Cuba’s energy minister confirmed diesel and fuel oil stocks are fully exhausted, leaving Havana with up to 22 hours of daily blackouts.
Key Takeaways
A single Russian gift of 730,000 barrels in March was Cuba’s last external supply; it is now gone.
The grid runs only on domestic crude, natural gas, and renewables, producing a 2,000 MW overnight shortfall.
Trump’s January executive order cut off Venezuelan oil, threatened sanctions on Mexico and any other supplier.
The U.S. State Department says it offered $100M in humanitarian aid via the Catholic Church; Cuba’s foreign minister called it a “fable.”
GAESA and Moa Nickel S.A. were sanctioned May 7; GAESA controls roughly 40% of Cuba’s economy.
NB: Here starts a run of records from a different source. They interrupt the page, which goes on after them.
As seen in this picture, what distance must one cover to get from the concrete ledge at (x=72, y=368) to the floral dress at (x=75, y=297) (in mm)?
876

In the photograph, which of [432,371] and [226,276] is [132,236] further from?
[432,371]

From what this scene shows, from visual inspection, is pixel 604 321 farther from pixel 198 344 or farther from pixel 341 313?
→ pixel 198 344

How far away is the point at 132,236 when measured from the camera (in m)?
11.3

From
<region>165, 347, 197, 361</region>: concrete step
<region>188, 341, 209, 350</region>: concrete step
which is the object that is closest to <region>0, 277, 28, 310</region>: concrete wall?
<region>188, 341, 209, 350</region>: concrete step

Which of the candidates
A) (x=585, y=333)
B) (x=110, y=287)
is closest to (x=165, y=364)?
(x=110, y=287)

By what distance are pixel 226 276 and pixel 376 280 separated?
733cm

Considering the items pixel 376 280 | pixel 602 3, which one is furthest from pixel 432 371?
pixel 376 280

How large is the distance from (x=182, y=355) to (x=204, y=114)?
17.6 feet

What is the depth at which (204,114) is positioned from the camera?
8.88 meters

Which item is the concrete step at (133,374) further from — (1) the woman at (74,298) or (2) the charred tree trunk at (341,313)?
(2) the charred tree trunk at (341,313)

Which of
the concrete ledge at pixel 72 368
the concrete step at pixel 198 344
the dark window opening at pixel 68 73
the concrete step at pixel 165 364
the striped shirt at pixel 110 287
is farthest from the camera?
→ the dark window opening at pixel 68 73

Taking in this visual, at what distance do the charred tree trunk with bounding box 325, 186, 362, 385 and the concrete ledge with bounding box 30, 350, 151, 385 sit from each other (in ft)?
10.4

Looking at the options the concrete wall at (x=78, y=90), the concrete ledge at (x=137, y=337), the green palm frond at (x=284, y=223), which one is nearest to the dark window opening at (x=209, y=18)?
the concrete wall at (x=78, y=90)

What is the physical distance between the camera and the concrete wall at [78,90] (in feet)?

Hacker News Comment Review
Commenters broadly agree the embargo’s direct effect on ordinary Cubans is the intended outcome, not a side effect, making “blames” framing in the headline misleading.
There is consensus that Cuba’s government also bears responsibility for misallocating GAESA revenues, but commenters treat U.S. policy as the proximate cause of the current fuel crisis.
Notable Comments
@alterom: argues “blames” implies doubt where none is warranted; the embargo cutting fuel supply was the stated goal.